I am extremely proud of my fifteen year old: she never once asked that I come get her! In fact, she helped her aunt through the first of the emotional onslaught, then assisted in contacting the rest of the family.
She's home asleep now, and considering yesterday's events she earned a late wakeup call!
Margie
April 21st, 2002, 09:23 AM
It looks like you're working through this wonderfully but I'll throw in my 2 cents anyways.
I think it's great that you want to deal with the way your feeling rather than try to take the easy way out and just not let her see tham. That shows a great amount of selflessness and you're a wonderful mother for it. I agree to keep the lines of communication open. Also maybe plan something special with you and your boyfriend while she's gone. That might help to 1-keep your mind off of thing and 2-look forward to your time alone. Go out with friend, talk to them about how you're feeling. I think you really can start to look forward to your little break.
Felidae
April 21st, 2002, 09:41 AM
Your right, Margie, and thank you so much for the beautiful words of support.
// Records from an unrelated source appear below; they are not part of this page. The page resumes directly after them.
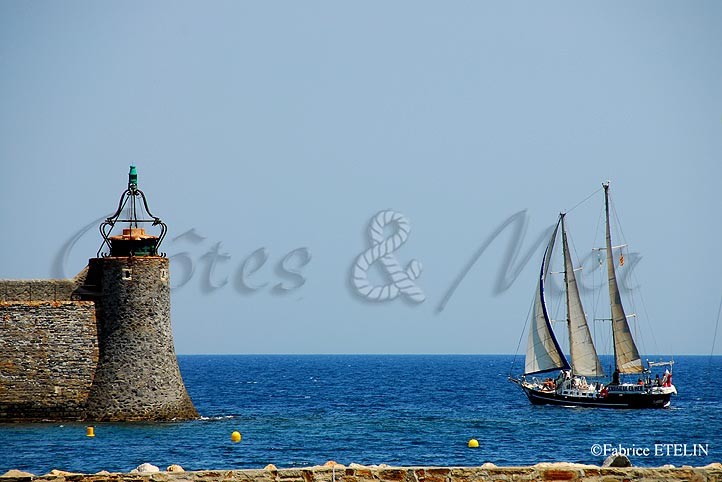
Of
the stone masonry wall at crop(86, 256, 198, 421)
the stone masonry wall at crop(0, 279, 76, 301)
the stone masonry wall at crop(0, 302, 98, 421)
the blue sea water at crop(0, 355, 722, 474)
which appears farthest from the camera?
the stone masonry wall at crop(0, 279, 76, 301)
Sometimes you assume that your a bit of a failure as a parent, but then you see your child really pull herself and others through a time of crisis and you say, "maybe I'm not so bad, after all..."
I believe her actions yesterday have made her feel more adult and useful, too, which is important for anybody.
When things settle down I will take your advise and make plans when she is away - with the advent of the cell phone there is no reason to sit at home, moping!
Thanks to everybody for helping me with this - before yesterday I was feeling really sorry for myself and at loose ends. It seems that things are going they way they are meant to. I think it's good for both of us - I'm not losing a daughter, she is gaining a family.